## BEGIN DATA FOR PROCESSING

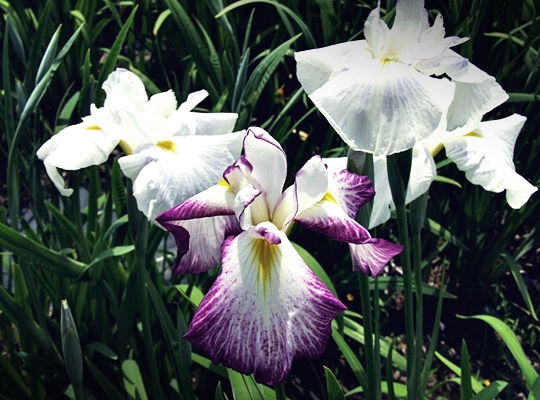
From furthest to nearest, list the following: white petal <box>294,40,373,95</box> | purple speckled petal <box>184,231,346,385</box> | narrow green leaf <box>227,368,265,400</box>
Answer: narrow green leaf <box>227,368,265,400</box> → white petal <box>294,40,373,95</box> → purple speckled petal <box>184,231,346,385</box>

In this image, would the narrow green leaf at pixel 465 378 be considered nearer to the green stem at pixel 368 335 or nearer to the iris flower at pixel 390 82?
the green stem at pixel 368 335

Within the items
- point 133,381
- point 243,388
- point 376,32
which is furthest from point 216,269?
point 376,32

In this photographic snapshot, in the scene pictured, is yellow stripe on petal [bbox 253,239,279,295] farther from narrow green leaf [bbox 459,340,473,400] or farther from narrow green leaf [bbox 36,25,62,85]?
narrow green leaf [bbox 36,25,62,85]

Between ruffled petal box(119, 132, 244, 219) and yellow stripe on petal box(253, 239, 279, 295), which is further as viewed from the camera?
ruffled petal box(119, 132, 244, 219)

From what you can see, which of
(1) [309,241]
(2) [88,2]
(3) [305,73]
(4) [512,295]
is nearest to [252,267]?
(3) [305,73]

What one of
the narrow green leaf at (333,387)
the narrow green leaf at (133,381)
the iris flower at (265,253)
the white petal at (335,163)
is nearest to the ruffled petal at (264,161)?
the iris flower at (265,253)

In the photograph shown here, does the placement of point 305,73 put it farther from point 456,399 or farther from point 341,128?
point 456,399

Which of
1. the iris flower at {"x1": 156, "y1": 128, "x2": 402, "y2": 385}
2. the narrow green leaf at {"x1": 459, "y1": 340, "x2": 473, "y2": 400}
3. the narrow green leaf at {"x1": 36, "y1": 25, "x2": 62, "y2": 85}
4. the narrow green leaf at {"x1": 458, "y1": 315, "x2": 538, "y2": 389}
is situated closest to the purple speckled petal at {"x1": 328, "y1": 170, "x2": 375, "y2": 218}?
the iris flower at {"x1": 156, "y1": 128, "x2": 402, "y2": 385}
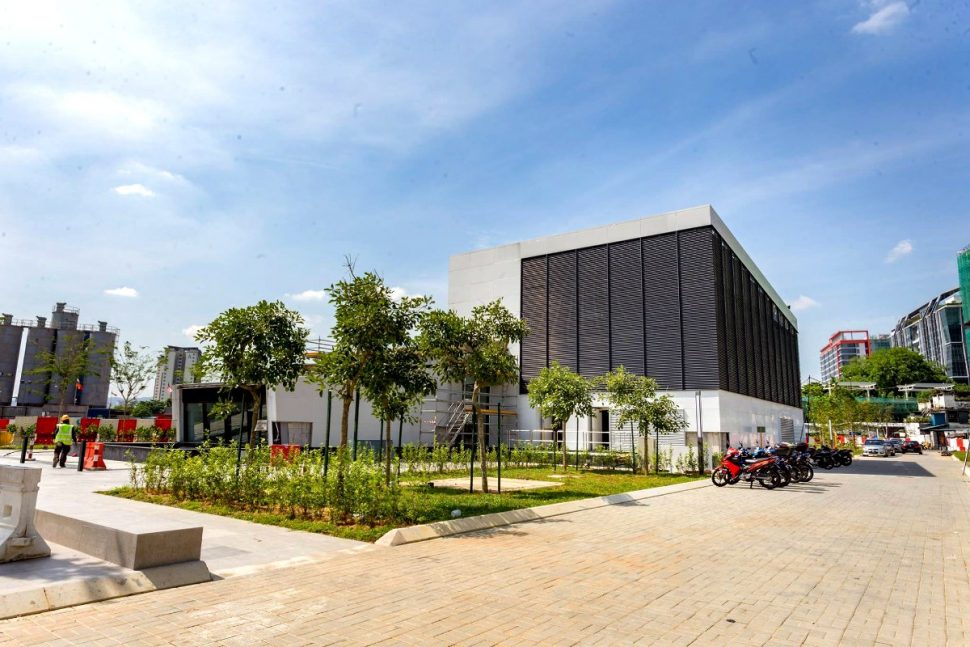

## END DATA FOR PROCESSING

AIM OF THE TASK –
Repeat everything from the line containing "In the photograph" down to the end of the listing above, leaving out any pictures.

RESPONSE TO THIS EXERCISE –
In the photograph shown here, does the placement of point 305,73 put it farther from point 456,399 or farther from point 341,128?
point 456,399

Which of
1. the iris flower at {"x1": 156, "y1": 128, "x2": 402, "y2": 385}
2. the narrow green leaf at {"x1": 459, "y1": 340, "x2": 473, "y2": 400}
3. the narrow green leaf at {"x1": 36, "y1": 25, "x2": 62, "y2": 85}
4. the narrow green leaf at {"x1": 458, "y1": 315, "x2": 538, "y2": 389}
is situated closest to the purple speckled petal at {"x1": 328, "y1": 170, "x2": 375, "y2": 218}?
the iris flower at {"x1": 156, "y1": 128, "x2": 402, "y2": 385}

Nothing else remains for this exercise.